Moving to language models did not solve the problem. It changed the problem.
These models are powerful, but they are not deterministic:
- Run the same prompt twice, and you might get different classifications
- They have no concept of your enterprise’s specific policies
- They can be confidently wrong, which is risky in compliance workflows
- Their internal safety controls over-flag sarcasm and under-flag subtle financial signals
- Picking the right model requires significant experimentation to balance performance, speed, and ability to handle variability
- You need proper evals to track drift of the agentic classification over time
Enterprises do not need “usually right.” They need predictable, explainable, policy-driven behavior. A CISO does not want to hear “the model sometimes catches sensitive data.” That is not how compliance works.
So the real engineering challenge became: How do you take a probabilistic reasoning engine and make it behave like a reliable enterprise component?
From Detection to Agentic Data Classification
This is where our architecture fundamentally evolved.
We stopped thinking of the problem as “PII detection.” A single detection pass was not enough for the kind of sensitive data enterprises needed to identify and control.
We started building a system that can reason through messy input, understand sensitivity in context, apply enterprise policy, validate the result, and produce outputs that downstream systems can reliably use.
We call this agentic data classification.
By agentic, we mean the classification process is no longer a single model prediction. It is a structured workflow. The system examines the input, reasons about the domain and context, identifies sensitive signals, applies policy, checks the output for consistency, and then decides what action should be taken.
The language model is the reasoning engine. The system around it is what makes it predictable, controllable, and usable in production. It can also be deployed within the customer’s own infrastructure, so sensitive data does not need to leave their environment.
Where We Are Now
Today, we still use models to identify sensitive data. But we do not rely on any single model, and we certainly do not rely on NER alone.
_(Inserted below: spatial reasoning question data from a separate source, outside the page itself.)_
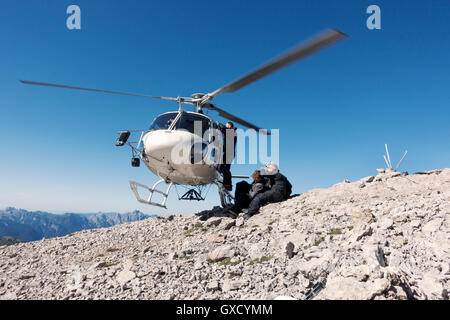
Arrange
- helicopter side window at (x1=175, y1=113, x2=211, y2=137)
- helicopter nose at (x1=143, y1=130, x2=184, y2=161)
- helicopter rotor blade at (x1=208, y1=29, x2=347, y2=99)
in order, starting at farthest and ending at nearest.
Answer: helicopter side window at (x1=175, y1=113, x2=211, y2=137) < helicopter nose at (x1=143, y1=130, x2=184, y2=161) < helicopter rotor blade at (x1=208, y1=29, x2=347, y2=99)

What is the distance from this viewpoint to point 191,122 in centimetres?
1069

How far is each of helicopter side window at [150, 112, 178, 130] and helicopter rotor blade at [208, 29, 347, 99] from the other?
2.53 m

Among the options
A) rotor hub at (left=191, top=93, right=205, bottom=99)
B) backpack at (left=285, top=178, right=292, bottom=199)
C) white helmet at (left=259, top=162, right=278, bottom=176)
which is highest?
rotor hub at (left=191, top=93, right=205, bottom=99)

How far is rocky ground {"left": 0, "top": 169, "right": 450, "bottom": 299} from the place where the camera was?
308cm

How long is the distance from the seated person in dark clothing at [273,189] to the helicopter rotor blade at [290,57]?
11.7 feet

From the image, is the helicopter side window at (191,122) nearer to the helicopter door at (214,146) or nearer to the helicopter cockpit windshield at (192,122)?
the helicopter cockpit windshield at (192,122)

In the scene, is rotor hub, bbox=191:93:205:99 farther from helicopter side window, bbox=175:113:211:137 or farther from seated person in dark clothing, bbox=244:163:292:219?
seated person in dark clothing, bbox=244:163:292:219

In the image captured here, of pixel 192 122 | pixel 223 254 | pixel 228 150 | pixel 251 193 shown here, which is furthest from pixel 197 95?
pixel 223 254

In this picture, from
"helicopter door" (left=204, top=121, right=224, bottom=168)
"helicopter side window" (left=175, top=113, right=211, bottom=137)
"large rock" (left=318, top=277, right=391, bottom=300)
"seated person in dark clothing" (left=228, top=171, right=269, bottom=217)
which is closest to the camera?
"large rock" (left=318, top=277, right=391, bottom=300)

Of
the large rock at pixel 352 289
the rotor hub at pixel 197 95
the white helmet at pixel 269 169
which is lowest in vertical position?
the large rock at pixel 352 289

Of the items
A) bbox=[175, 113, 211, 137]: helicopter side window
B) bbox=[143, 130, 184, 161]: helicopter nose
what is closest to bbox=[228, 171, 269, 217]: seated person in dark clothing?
bbox=[175, 113, 211, 137]: helicopter side window

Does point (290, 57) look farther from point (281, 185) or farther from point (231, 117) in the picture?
point (231, 117)

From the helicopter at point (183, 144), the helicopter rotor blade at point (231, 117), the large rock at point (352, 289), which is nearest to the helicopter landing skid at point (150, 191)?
the helicopter at point (183, 144)

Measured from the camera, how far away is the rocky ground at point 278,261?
10.1ft
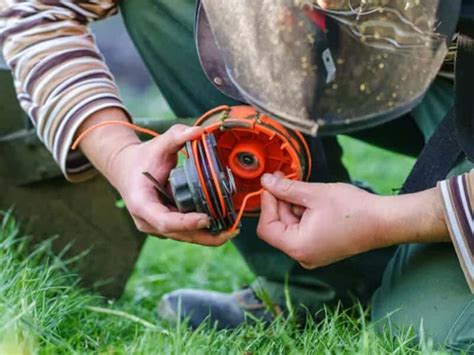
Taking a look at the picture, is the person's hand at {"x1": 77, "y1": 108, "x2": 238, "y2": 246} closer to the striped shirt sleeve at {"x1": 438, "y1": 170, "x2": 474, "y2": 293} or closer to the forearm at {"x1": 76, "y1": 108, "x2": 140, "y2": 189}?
the forearm at {"x1": 76, "y1": 108, "x2": 140, "y2": 189}

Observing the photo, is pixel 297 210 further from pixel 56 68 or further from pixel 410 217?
pixel 56 68

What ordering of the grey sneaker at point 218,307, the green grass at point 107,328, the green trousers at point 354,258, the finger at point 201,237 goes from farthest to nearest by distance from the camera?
the grey sneaker at point 218,307 < the green trousers at point 354,258 < the finger at point 201,237 < the green grass at point 107,328

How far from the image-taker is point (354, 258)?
2.01m

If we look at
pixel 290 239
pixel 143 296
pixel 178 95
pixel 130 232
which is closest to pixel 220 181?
pixel 290 239

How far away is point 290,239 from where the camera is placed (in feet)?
5.07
We use language models for understanding, wrapped in a structured system that ensures consistency, control, and compliance. No customer data leaves their infrastructure. The engineering effort that used to go into training and maintaining custom NER models now goes into:
Old Focus -> New Focus
- Training custom NER models → Building agentic orchestration around language models
- Writing entity-specific rules → Building context-aware classification logic
- Fixing edge cases one by one → Making outputs predictable and auditable
- Supporting one data type at a time → Scaling across enterprise workflows
- Focusing on entity lists → Enforcing policy and access control
The result is not just better detection. It is a system that enterprises can actually deploy in production, with the confidence that it will behave consistently and the transparency to prove it.
Final Thought
When the problem moves beyond detection, you need understanding, policy enforcement, and a system that ties it all together.
That is why we moved to agentic data classification. And that is where we believe the industry is headed.